• **EXERCISE PROMPT**
Lines before the one containing "United States, site archbold_FL-07." are to be left out; that line and every line after it, through the last line below, are to be reproduced exactly.

Stored data entries
════

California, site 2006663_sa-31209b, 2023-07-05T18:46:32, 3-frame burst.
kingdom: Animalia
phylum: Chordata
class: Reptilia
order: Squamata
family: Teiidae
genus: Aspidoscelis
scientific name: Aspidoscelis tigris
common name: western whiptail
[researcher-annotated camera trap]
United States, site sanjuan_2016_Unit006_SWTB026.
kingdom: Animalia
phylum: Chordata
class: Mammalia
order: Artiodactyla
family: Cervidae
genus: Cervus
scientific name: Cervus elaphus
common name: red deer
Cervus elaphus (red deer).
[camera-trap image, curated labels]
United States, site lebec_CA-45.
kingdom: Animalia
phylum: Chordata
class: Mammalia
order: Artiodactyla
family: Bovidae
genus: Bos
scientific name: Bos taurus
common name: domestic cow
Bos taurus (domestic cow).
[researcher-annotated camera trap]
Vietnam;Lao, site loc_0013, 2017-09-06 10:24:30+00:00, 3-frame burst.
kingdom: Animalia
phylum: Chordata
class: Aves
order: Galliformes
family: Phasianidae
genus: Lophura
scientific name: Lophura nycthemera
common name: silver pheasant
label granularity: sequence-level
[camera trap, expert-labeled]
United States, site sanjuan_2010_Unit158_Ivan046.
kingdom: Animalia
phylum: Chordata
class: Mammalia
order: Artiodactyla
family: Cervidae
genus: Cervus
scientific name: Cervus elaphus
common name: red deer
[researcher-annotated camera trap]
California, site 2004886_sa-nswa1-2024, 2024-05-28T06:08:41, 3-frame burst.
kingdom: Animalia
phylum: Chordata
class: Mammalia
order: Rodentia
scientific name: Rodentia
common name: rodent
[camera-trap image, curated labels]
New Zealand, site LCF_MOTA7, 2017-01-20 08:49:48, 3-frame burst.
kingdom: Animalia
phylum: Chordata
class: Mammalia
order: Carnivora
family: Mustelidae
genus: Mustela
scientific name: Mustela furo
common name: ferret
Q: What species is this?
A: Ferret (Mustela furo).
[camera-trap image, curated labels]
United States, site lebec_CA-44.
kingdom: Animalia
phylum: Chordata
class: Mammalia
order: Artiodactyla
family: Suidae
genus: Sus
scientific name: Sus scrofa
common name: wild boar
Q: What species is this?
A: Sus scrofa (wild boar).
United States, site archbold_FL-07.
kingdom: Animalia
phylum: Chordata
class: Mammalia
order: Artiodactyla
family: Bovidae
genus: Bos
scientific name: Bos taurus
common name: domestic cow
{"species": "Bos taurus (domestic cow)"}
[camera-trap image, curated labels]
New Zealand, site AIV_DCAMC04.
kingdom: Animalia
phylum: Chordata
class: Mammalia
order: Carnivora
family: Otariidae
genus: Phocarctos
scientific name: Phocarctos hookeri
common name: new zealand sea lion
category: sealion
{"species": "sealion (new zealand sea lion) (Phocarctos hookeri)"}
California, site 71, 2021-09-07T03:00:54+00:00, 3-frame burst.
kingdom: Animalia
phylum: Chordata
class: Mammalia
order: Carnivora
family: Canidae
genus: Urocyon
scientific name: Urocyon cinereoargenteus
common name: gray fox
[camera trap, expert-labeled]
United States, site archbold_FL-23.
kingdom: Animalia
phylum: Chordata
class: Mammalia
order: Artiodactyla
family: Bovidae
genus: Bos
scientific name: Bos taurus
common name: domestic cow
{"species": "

════

• **REPLY TO THE TASK**
United States, site archbold_FL-07.
kingdom: Animalia
phylum: Chordata
class: Mammalia
order: Artiodactyla
family: Bovidae
genus: Bos
scientific name: Bos taurus
common name: domestic cow
{"species": "Bos taurus (domestic cow)"}
[camera-trap image, curated labels]
New Zealand, site AIV_DCAMC04.
kingdom: Animalia
phylum: Chordata
class: Mammalia
order: Carnivora
family: Otariidae
genus: Phocarctos
scientific name: Phocarctos hookeri
common name: new zealand sea lion
category: sealion
{"species": "sealion (new zealand sea lion) (Phocarctos hookeri)"}
California, site 71, 2021-09-07T03:00:54+00:00, 3-frame burst.
kingdom: Animalia
phylum: Chordata
class: Mammalia
order: Carnivora
family: Canidae
genus: Urocyon
scientific name: Urocyon cinereoargenteus
common name: gray fox
[camera trap, expert-labeled]
United States, site archbold_FL-23.
kingdom: Animalia
phylum: Chordata
class: Mammalia
order: Artiodactyla
family: Bovidae
genus: Bos
scientific name: Bos taurus
common name: domestic cow
{"species": "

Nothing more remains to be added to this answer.